In Jordan, people receive guidance from social workers, who meet with them in their homes, evaluate their needs and direct them towards appropriate resources, such as the two community centres set up for this programme. “The refugees often face huge administrative obstacles in Jordan. Some cannot access health services at all because they often don’t have official documentation. Most live in poor conditions. The hygiene issues they have are really worrying, and they struggle to make ends meet,” notes Rosanna Rosengren-Klitgaard, manager of the community programme in Jordan for Première Urgence Internationale.

“They’re suffering from trauma”

Social workers welcome, educate and assist refugees through private sessions about their rights in the country. They educate refugees and vulnerable members of host populations about hygiene, the harmful effects of tobacco, and diabetes, while counsellors help those suffering from mental health issues. The community centres also organise individual and group psychological support sessions. “These Syrians might have been in the country for over three years, but they still have the memories of what happened in Syria. They’re suffering from trauma. And life is hard for them here because often the parents don’t have work and the children don’t go to school. Idleness, lack of legal documentation and difficult living conditions exacerbate mental health problems” Rosanna explains.

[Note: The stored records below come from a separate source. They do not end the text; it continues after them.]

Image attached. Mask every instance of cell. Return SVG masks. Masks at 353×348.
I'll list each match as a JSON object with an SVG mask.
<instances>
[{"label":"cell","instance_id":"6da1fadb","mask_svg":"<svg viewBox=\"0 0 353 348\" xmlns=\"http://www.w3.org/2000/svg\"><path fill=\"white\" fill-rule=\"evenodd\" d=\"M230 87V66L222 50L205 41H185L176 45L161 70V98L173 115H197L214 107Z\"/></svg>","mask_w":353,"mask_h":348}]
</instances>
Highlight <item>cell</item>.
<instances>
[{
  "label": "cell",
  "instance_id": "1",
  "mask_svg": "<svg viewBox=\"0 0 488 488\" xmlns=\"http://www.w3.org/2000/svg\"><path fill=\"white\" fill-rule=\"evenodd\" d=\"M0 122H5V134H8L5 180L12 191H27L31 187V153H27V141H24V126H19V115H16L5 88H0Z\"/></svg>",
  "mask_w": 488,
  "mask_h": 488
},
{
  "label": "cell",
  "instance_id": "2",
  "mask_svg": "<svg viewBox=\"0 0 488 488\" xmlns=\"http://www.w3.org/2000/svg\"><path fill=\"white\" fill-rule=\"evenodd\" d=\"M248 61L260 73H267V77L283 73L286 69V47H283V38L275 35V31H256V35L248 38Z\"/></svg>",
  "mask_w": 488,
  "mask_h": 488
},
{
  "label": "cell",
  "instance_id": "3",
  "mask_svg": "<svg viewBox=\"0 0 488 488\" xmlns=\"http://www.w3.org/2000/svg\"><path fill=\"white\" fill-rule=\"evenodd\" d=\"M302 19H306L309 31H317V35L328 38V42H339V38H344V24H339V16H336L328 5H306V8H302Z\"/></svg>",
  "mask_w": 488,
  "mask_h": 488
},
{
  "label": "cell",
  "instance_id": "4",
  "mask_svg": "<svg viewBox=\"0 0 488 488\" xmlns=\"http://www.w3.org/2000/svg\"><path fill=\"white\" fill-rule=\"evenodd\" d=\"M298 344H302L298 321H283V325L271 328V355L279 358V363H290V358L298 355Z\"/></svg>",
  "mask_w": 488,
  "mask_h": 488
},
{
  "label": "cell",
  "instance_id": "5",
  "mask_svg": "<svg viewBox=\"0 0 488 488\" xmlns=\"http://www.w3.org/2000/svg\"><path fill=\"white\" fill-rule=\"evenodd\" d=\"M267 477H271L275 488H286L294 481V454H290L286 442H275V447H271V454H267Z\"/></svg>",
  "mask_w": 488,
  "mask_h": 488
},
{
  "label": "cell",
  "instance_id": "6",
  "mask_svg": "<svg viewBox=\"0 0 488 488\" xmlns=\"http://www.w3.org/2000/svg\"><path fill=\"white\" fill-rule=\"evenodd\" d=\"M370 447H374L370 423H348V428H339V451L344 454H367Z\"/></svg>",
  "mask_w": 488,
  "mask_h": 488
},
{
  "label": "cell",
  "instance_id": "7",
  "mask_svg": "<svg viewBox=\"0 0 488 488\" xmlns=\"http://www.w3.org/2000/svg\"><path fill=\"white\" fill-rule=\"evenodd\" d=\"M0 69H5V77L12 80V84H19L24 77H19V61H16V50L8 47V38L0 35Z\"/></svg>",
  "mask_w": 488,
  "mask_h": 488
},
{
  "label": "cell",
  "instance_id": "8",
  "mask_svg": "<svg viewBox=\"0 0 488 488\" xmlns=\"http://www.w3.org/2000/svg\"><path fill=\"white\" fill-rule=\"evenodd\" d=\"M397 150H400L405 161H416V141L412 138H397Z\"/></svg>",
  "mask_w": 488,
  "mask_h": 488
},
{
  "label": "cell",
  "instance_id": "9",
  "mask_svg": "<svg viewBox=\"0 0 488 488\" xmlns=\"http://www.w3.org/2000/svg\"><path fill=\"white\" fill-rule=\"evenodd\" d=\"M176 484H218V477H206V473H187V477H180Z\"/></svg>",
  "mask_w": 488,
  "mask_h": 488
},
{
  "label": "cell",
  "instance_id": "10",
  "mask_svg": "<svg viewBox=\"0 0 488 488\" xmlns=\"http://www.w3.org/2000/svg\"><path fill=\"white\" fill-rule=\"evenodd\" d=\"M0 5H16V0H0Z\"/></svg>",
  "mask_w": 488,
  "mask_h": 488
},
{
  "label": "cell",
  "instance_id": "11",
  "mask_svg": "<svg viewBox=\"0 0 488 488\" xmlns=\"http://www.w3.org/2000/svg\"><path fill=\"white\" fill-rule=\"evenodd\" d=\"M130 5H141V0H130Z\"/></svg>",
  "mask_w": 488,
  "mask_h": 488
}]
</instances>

Mental health workers organise group activities, such as the cookery classes which Samia attended, in order to bring isolated adults together.

For refugee children, who often haven’t been able to go to school for several years, the community centres offer catch-up lessons in Arabic, English, maths and science. 73 children are being cared for at the community centres while waiting to find a place at a state school. Shahed, the teacher, remembers a 15-year-old who arrived at the centre completely illiterate. “After taking the course, he was able to read and write,” says Rosanna. “It’s a very helpful project which responds to concrete, definite needs.”